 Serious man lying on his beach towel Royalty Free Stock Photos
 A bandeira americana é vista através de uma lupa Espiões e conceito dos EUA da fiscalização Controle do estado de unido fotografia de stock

##########

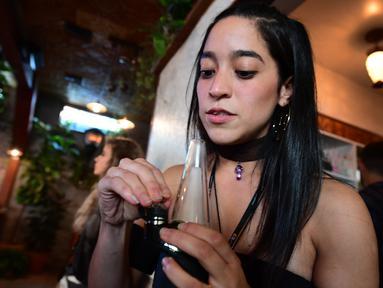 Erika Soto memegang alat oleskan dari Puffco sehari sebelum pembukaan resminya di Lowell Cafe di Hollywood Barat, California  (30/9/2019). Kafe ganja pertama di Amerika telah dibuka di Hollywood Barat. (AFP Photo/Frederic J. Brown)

##########

■ **Required work**: One stretch of the lines above is wanted, from the line that contains "Serious man lying" through the line that contains "A bandeira americana". Output it exactly.

■ **Response to the task**:
 Serious man lying on his beach towel Royalty Free Stock Photos
 A bandeira americana é vista através de uma lupa Espiões e conceito dos EUA da fiscalização Controle do estado de unido fotografia de stock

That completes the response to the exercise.